You can read the debug log here: https://huggingface.slack.com/archives/C01NHER1JLS/p1635816476000400

it's really neat though, you just change from type:transformer to type:embed|transformer and it now considers embed layers equal to transformer layer when it decides how to partition the model. Just need to figure out how to make it work ;)

thomasw21 commented 3 years ago

FYI the OOM issue we're having with multilingual might be solved if we use MBS=1 instead of MBS=8 (TBD). If it does I'd be in favor of droping adaptive softmax. cc @TevenLeScao

stas00 commented 3 years ago

We haven't added it yet, as I'm trying a different solution first as explained in my previous comment.

But you can also try other MBS between 8 and 1 :)

stas00 commented 3 years ago

Update:

So I'm still waiting to hear from Shaden about the ZeRO-1 issue, but you can already use the following solution, except you have to turn ZeRO-1 off in the config file (just set it to 0):

diff --git a/megatron/model/gpt_model.py b/megatron/model/gpt_model.py
index f0bb858..8af832e 100644
--- a/megatron/model/gpt_model.py
+++ b/megatron/model/gpt_model.py
@@ -280,4 +280,4 @@ class GPTModelPipe(PipelineModule,MegatronModule):
                          loss_fn=CrossEntropy,
                          topology=topo,
                          activation_checkpoint_interval=interval,
-                         partition_method='type:transformer')
\ No newline at end of file
+                         partition_method='type:embed|transformer')

This makes the embed layer on par with transformer layer when it performs the partitioning, so now it can have a whole pipeline stage for itself and thus can be much larger.

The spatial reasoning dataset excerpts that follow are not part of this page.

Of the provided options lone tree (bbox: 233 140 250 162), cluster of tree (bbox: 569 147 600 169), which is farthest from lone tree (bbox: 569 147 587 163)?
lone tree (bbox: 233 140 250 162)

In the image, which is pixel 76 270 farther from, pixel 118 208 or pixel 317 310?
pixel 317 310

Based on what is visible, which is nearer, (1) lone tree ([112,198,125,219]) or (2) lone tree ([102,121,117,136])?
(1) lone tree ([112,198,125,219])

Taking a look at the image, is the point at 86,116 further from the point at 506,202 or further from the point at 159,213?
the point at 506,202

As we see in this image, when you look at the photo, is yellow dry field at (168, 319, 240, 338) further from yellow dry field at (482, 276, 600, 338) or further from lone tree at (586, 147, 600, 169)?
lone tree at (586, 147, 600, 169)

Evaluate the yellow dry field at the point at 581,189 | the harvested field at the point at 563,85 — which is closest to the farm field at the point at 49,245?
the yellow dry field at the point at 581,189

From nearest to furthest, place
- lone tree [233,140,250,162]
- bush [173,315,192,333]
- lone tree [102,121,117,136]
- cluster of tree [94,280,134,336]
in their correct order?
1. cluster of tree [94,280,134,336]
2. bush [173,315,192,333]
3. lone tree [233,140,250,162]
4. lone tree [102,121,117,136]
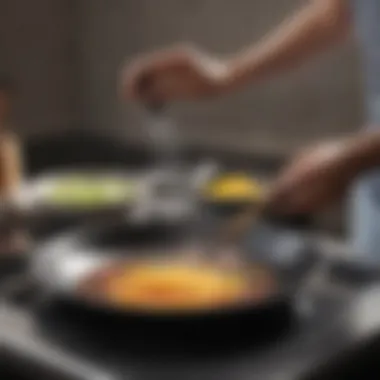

You can follow on the bug report here: https://github.com/microsoft/DeepSpeed/issues/1522

Somehow I doubt this will get solved any time soon, as this is an incompatibility between the pipe and zero.

Please let me know if you still would like me to look into the adaptive softmax?

p.s. additionally, if we figure out how to use BNB we then save quite a nice chunk of memory there - 3/4 of optimizer states (the jury is still out there of how well it works - I'm actively working on that one with Tim.) But if it works we can definitely turn ZeRO-1 off, since with 3/4 memory usage we don't really have to shard optimizer states (Which is what ZeRO-1 does), it'll take exactly the same amount of memory with BNB if sharded over 4 gpus (i.e. TP=4).

stas00 commented 3 years ago

tldr: OK, so I did testing of my proposal above on 32 nodes. And it's a success conditional on either BNB or ZeRO-1 working.

I did the test with TP=4 PP=32 - same as 104B setup (but a few layers less).

So with the above change and lowering n_layers to -2, I get this new map:

     0: _to_float16
     1: EmbeddingPipe
     2: <lambda>
     3: ParallelTransformerLayerPipe
stage=1 layers=2
     4: ParallelTransformerLayerPipe
     5: ParallelTransformerLayerPipe
[...]
stage=30 layers=2
    62: ParallelTransformerLayerPipe
    63: ParallelTransformerLayerPipe
stage=31 layers=5
    64: ParallelTransformerLayerPipe
    65: <lambda>
    66: MixedFusedLayerNorm
    67: EmbeddingPipe
    68: float16_to_fp32
  loss: CrossEntropy

Note, we had to chop off 2 layers!

So now EmbeddingPipe and ParallelTransformerLayerPipe are on equal grounds. The former is about 2x larger than the latter, so the first and last stages where they share it. are 1.5x larger than stages with 2 ParallelTransformerLayerPipe

If need be we could further re-tune the partitioning to give EmbeddingPipe more space - actually we will most likely want to do that to equalize the weights and utilize the gpus better. So a whole stage to EmbeddingPipe (2 times) and the rest is pairs of ParallelTransformerLayerPipe.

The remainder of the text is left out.